_Written problem 1_
In the article on Butch Vig, in which city did Vig open his studio?
_Written problem 2_
Could you update the article on Butch Vig, starting with "Other members of" and going on through "produced by Vig.", so that "skiing" becomes "snowboarding"?
_Written problem 3_
Could you go on with the article on Butch Vig from the point where it stops?

Butch Vig's position in the rock world today is a rare and authoritative one. Initially his work as a producer (overseeing breakthrough albums for Nirvana, Smashing Pumpkins, AFI and Sonic Youth's classic Dirty) overshadowed his songwriting and remixing nous, but in time all these talents have been brought to the fore by Garbage.
Growing up in Wisconsin (AKA 'America's Dairyland') Vig had a varied musical upbringing, and upon opening his studio in the state's capital Madison, found a world of sound to commit to tape. "I guess if I did live in New York or LA, I would have been part of a scene. In Madison I had everything coming into my studio: punk bands, rock bands, jazz ensembles, opera singers, everything."
This openness toward sound and style has lately seen Vig head into soundtrack work, something he says Garbage are interested in doing more of. One, a noir-type film being produced by the producers of 2006's Oscar-winning Crash sees him getting more electronic and experimental but still remaining 'Garbage-esque'. "It's so great to be working with a script, I love not having to think verse-chorus-verse-chorus."
Other members of the band have been busy too. Multi-instrumentalist Duke Erikson has been living in London where he is helping to assemble a BBC-sponsored compendium of folk and blues music along with an accompanying book. Guitarist Steve Marker has moved to Aspen, Colorado where he's taken up skiing, while Shirley Manson is finally putting paid to the rumours of her making a solo album by collaborating with Jack White, Scottish songwriting legend Paul Buchanan of The Blue Nile, film composer Dave Arnold and Billy Corgan, a project (naturally) produced by Vig.

_Entries provided_
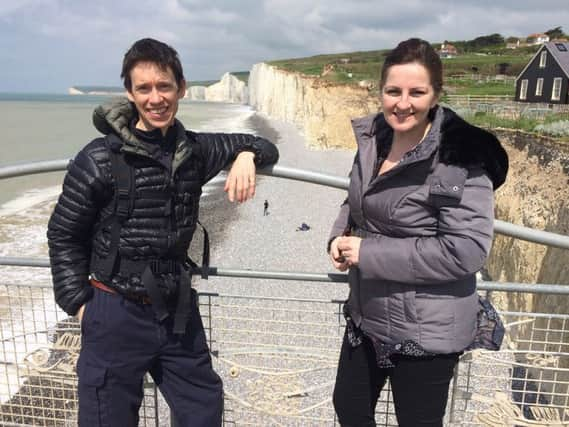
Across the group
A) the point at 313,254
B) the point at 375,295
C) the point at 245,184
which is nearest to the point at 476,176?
the point at 375,295

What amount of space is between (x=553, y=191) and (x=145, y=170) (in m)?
8.35

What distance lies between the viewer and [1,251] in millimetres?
14508

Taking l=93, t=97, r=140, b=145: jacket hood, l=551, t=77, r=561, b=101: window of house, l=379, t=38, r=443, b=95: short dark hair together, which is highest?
l=551, t=77, r=561, b=101: window of house

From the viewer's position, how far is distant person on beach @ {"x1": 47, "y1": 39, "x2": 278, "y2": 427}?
1.75m

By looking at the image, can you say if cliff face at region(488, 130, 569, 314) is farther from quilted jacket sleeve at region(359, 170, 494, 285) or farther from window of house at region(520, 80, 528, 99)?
window of house at region(520, 80, 528, 99)

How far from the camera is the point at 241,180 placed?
195cm

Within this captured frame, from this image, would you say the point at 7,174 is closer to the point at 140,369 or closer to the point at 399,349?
the point at 140,369

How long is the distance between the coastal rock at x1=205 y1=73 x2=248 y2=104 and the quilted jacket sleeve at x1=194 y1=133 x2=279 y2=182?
15332 centimetres

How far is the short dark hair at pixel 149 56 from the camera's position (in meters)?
1.74

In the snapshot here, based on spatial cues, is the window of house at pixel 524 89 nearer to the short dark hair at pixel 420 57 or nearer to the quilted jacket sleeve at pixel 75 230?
the short dark hair at pixel 420 57

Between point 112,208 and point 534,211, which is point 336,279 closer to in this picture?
point 112,208

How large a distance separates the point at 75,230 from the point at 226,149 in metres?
0.68

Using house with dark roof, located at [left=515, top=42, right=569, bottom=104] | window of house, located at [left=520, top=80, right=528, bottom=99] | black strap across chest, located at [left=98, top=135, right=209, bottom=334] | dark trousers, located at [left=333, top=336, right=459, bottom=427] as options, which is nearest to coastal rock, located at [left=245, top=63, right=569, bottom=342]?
dark trousers, located at [left=333, top=336, right=459, bottom=427]

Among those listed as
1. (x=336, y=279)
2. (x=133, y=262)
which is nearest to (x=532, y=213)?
(x=336, y=279)
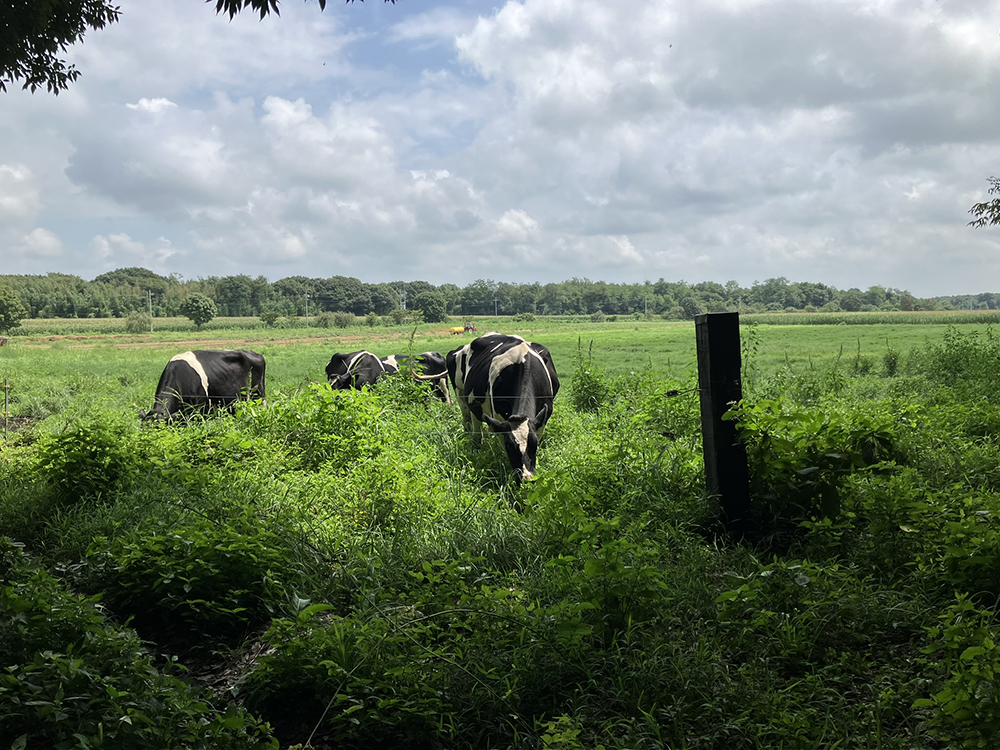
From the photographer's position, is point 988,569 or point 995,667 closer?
point 995,667

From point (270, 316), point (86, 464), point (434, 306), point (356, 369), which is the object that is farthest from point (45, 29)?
point (270, 316)

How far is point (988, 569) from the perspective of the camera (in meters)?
3.53

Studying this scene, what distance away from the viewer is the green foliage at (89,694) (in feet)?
8.14

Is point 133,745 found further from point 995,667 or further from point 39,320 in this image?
point 39,320

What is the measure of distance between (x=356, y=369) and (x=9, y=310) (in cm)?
4631

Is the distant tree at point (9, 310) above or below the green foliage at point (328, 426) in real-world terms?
above

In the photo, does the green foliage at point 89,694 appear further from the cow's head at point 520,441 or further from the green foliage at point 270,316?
the green foliage at point 270,316

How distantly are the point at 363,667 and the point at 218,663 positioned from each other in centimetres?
102

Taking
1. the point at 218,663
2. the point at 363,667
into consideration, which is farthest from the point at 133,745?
the point at 218,663

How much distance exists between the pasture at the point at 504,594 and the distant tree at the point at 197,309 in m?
55.6

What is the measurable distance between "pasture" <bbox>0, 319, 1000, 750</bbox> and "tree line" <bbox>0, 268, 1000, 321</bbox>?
44.3m

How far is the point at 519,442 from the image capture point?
7023mm

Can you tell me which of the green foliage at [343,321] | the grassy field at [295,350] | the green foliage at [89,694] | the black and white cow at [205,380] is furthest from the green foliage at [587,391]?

_Final result 1_
Madison, the capital of Wisconsin.

_Final result 2_
Other members of the band have been busy too. Multi-instrumentalist Duke Erikson has been living in London where he is helping to assemble a BBC-sponsored compendium of folk and blues music along with an accompanying book. Guitarist Steve Marker has moved to Aspen, Colorado where he's taken up snowboarding, while Shirley Manson is finally putting paid to the rumours of her making a solo album by collaborating with Jack White, Scottish songwriting legend Paul Buchanan of The Blue Nile, film composer Dave Arnold and Billy Corgan, a project (naturally) produced by Vig.

_Final result 3_
Surprisingly, Garbage are not contemplating calling it a day. "I don't know what the future holds but I do feel like the album is only the end of one chapter. This new song Tell Me Where It Hurts really came together from us jamming on a Bacharach-style piece, and when the idea of the compilation came together we took it into the studio, added some guitars and made it into a Garbage song."
Ensuring that there is something for the fan who has everything, Absolute Garbage also comes in a special edition format with a homespun DVD, giving a very rare glimpse into the behind the scenes world of a band rarely without manifold image control. The bonus disc features an impressive list of remixers each taking a single and bending it to their own ends, something Vig is no stranger to himself.
How does he maintain his focus give the sheer number of projects he takes on? "I try to focus on the essence of what I'm doing. Shirley will say this too: I'm a perfectionist. I need total quality control over anything that is going out with my name on it. I'm obsessive to detail and not good at delegating." You can focus on the essence even while overlaying the 40th guitar track on a Smashing Pumpkins song? "Yeah. You can go in whatever direction you feel, and if you do that for a week and hit a dead end, well at least you tried. As long as you're staying true to the essence of what you're working on, it works - and I love working."
Indeed Vig's penchant for producing breakthrough albums appears to be continuing if the hype surrounding forthcoming albums by Against Me! and Jimmy Eat World are anything to go by, as if more proof were needed of his talent for getting the right sound from the right people at the right time.
Also headlining the bill was of course, his band Garbage. More renown for their sustained quality of albums and general mood of dark, smart, richly produced rock than throwaway hit singles, Garbage have always seemed more about making a mood than a hit. Vig himself says "my favourite Garbage songs are the darker, more sultry ones like Queer and the title track off our last album Bleed Like Me." Twelve years on from their debut, Garbage are still more about feel than hooks.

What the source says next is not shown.